Ahdım vardı.
Erzurumlu işadamı Yusuf Karakaya’ya ait klasik otomobillerin yeraldığı İstanbul’da ki o garajı görmek istiyordum ve nihayet o isteğimi yerine getirdim.
Birbirinden farklı kalite ve renkte alıcısını bekleyen otomobilleri görüp de ‘’Ah şu biri benim olsa’’ demeyen sanırım çıkmaz.
Çok da araba meraklısı olmayan ben bile bir çoğuna bayıldım.
Hele de bir dönemlerin ünlü ismi İran şahı Rıza Pehlevi’nin aracına!
1919 yılında doğan ve 1980’de vefat eden Pehlevi’nin bindiği makam aracına merak için binerken, nasıl heyecanlandım, bilemezsiniz.
Öyle ya.
Bir zamanların tüm dünya basınında ismi sıklıkla anılan bir şahın aracına biniyordum, nasıl bir tarifsiz duygudur, anlatamam.
Yusuf Karakaya’yı yormak istemedim.
Fiyatını sormadım, çok istiyorsanız gider siz sorarsınız.

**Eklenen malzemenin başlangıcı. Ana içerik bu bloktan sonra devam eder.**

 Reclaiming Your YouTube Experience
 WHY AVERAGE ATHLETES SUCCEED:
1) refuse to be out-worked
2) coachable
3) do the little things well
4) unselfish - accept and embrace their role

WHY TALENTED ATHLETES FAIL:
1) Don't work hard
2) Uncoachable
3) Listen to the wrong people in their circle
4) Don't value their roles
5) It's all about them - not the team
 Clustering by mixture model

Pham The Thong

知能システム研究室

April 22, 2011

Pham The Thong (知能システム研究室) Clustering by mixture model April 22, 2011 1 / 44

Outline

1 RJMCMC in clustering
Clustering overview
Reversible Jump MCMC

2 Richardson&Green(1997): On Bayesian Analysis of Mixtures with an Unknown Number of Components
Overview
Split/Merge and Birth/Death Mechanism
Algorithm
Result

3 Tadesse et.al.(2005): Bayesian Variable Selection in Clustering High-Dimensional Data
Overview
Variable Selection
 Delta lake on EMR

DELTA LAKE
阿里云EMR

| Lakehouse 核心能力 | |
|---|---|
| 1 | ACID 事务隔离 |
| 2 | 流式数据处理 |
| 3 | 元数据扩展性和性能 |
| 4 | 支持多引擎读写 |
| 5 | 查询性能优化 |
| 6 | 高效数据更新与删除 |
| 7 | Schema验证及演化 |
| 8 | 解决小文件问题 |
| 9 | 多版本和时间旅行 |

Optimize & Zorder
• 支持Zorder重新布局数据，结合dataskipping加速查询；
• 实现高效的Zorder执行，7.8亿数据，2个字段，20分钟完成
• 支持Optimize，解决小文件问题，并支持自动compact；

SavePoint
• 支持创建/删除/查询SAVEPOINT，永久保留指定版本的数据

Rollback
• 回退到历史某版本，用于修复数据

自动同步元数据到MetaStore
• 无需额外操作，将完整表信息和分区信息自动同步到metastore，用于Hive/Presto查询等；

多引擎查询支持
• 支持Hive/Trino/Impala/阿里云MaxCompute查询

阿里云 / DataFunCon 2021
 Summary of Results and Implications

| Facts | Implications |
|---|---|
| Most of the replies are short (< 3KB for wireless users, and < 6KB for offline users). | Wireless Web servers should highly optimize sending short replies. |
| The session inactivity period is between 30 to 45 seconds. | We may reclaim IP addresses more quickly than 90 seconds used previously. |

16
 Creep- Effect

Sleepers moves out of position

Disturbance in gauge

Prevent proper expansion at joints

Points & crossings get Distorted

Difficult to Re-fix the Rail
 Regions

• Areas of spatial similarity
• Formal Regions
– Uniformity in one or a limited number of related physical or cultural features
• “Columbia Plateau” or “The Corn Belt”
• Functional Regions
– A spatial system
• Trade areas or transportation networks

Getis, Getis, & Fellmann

Özellikle klasik oto meraklıları.
Sizin de böyle bir merakınız varsa mutlaka Ümraniye’de ki bu garaja gelin.
Almayacak olsanız bile bakmak bedava.
Nasıl olsa sahibi hemşehrimiz olur!
TUTTUĞUM BABA SÖZLER: Manzaraya talipsen, yokuşunda yorulmayı göze alacaksın!
DUVARIN DİLİ : Gidişine illa bir isim konulacaksa mal kaybı diyelim!